Maximal Weighted Coverage Deployment of UAV-Enabled Rechargeable Visual Sensor Networks

Xiaojian Zhu, Mengchu Zhou

Research output: Contribution to journalArticlepeer-review

2 Scopus citations

Abstract

Due to the generation and transmission of video data, the high energy consumption rates of wireless nodes result in short lifetime of a visual sensor network, which has been commonly deployed in 3D space. In many applications, lots of targets need to be covered, but the budgets of both deployment and maintenance are limited. Therefore, how to maximize total weighted target coverage while prolonging network lifetime is of great significance. This work investigates the maximum weighted target coverage deployment of a rechargeable visual sensor network charged by an unmanned aerial vehicle (UAV) in 3D space, which should ensure network permanence and satisfy the budgets of both deployment and maintenance.

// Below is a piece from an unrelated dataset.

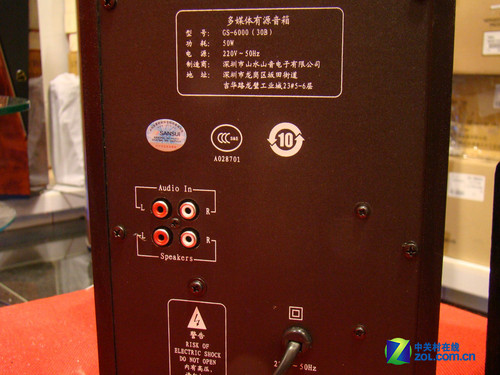三分频设计 一线超强2.1音箱报价260元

In this problem, since UAV has a limited energy capacity, it is allowed to return to the depot for energy replenishment more than once in each charging period of wireless nodes so as to increase target coverage. After formulating this problem as a mixed integer nonlinear program, this work proposes a greedy heuristic and a particle swarm optimizer to approximately solve this NP-hard problem. Extensive simulation results reveal that the latter can deliver a better solution despite consuming more time than the former.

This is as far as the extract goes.